Summarize the passage on skin cancer screening and sun protection among relatives of melanoma patients in three sentences.

Text provided —
_ _ _ _
A cross-sectional Australian study of 120 individuals from families with a known CDKN2A mutation found that in the past 12 months, 50% reported engaging in skin self-examinations at least four times, and 43% had undergone at least one clinical skin examination. In contrast, 15% had not performed a skin self-examination in the past 12 months, and 27% had never had a clinical skin examination. Correlates of skin cancer screening behaviors included having a history of melanoma, a physician’s recommendation, and stronger behavioral intentions. Additional correlates for skin self-examination included self-efficacy, perceived efficacy of melanoma treatment, and melanoma-specific distress. Perceived risk of developing melanoma was not significantly associated with skin cancer screening behaviors.[28]

Interventions

A few intervention studies have targeted sun protection and screening in family members of melanoma patients. In one study among siblings, participants drawn from a clinic population were randomly assigned to an intervention that included telephone messages and tailored print materials about risk reduction and screening recommendations. The usual care condition received a standard physician-practice recommendation that patients notify family members about their diagnosis. The intervention group showed improvements in knowledge about melanoma, confidence in seeing a dermatologist and having a screening examination, and greater improvements in skin self-examination practices compared with control participants after 12 months; both groups showed twofold increases in physician examinations after 12 months; there was no change in sunscreen behaviors in either group.[29]

In another study, 443 family members of melanoma patients were randomly assigned to either a generic or tailored intervention that consisted of three (untailored or tailored) print mailings and one (untailored or tailored) telephone counseling session. Overall, the tailored intervention showed an almost twofold increase in frequency of total cutaneous skin examinations by a health care provider compared with the generic intervention. However, no differences were observed for skin self-examinations between intervention arms. In contrast to the previous study, which did not show improvements in sun protection habits,[29] participants in this study who received the tailored intervention were significantly more likely to report improvements in sun protection habits than were those who received the generic intervention.[30]
_ _ _ _
Records —
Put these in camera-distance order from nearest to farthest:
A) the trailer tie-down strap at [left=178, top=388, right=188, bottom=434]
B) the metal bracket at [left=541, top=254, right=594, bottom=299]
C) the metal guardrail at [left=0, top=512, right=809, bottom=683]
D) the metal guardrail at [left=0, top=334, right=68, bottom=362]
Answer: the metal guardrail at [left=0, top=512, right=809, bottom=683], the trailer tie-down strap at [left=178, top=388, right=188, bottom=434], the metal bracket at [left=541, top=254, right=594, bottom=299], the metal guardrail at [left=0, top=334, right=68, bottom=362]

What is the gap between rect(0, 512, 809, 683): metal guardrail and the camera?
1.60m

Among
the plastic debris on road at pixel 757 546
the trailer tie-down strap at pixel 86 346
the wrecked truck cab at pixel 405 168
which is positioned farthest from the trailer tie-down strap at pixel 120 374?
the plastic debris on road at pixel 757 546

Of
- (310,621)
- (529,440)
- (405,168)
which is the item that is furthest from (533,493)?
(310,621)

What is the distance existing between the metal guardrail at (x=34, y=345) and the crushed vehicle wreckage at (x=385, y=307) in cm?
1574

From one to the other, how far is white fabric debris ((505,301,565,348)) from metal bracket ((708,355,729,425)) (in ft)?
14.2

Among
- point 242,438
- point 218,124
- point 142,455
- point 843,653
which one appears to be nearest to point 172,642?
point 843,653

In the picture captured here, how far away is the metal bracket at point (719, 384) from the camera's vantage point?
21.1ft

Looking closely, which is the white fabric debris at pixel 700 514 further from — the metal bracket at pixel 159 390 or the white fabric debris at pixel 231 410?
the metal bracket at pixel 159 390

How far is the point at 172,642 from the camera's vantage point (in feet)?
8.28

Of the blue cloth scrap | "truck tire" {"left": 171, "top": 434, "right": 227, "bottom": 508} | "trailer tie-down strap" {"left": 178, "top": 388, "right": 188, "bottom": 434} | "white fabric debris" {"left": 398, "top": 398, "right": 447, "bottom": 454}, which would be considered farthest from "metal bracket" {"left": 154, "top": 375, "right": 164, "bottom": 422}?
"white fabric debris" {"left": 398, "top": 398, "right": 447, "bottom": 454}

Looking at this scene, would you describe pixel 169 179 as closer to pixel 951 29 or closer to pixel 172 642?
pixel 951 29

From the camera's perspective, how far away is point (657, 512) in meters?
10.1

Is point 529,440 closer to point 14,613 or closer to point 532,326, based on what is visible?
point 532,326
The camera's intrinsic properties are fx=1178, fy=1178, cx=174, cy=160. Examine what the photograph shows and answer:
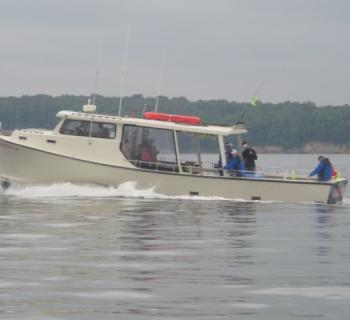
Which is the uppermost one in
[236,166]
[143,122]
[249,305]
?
[143,122]

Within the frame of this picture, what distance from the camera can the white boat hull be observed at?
30.6 meters

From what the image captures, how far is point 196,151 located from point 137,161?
5.47 feet

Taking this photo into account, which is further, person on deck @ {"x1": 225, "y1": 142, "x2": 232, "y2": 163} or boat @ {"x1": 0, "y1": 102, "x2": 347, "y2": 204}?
person on deck @ {"x1": 225, "y1": 142, "x2": 232, "y2": 163}

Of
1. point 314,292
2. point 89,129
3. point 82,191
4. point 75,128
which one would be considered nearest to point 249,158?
point 89,129

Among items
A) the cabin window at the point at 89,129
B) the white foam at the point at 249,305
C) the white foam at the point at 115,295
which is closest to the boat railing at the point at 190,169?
the cabin window at the point at 89,129

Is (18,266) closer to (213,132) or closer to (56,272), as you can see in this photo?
(56,272)

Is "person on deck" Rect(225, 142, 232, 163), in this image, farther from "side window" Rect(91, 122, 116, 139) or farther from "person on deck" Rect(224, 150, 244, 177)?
"side window" Rect(91, 122, 116, 139)

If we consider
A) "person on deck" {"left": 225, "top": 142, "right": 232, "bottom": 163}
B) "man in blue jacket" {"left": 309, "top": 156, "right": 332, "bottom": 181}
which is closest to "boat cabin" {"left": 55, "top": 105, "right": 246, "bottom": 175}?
"person on deck" {"left": 225, "top": 142, "right": 232, "bottom": 163}

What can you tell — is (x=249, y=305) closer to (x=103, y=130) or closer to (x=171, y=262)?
(x=171, y=262)

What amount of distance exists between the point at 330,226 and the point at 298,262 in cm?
710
_ _ _ _
Solution to the problem — An Australian study of 120 people from families with a known CDKN2A mutation found that half had done skin self-examinations at least four times in the past 12 months and 43% had had at least one clinical skin examination. Screening in that study was linked to a history of melanoma, a physician's recommendation and stronger intentions, but not to perceived melanoma risk. In intervention studies, a sibling program improved knowledge, confidence and skin self-examination without changing sunscreen use, while a tailored program for 443 family members nearly doubled clinician skin examinations and improved sun protection compared with a generic one.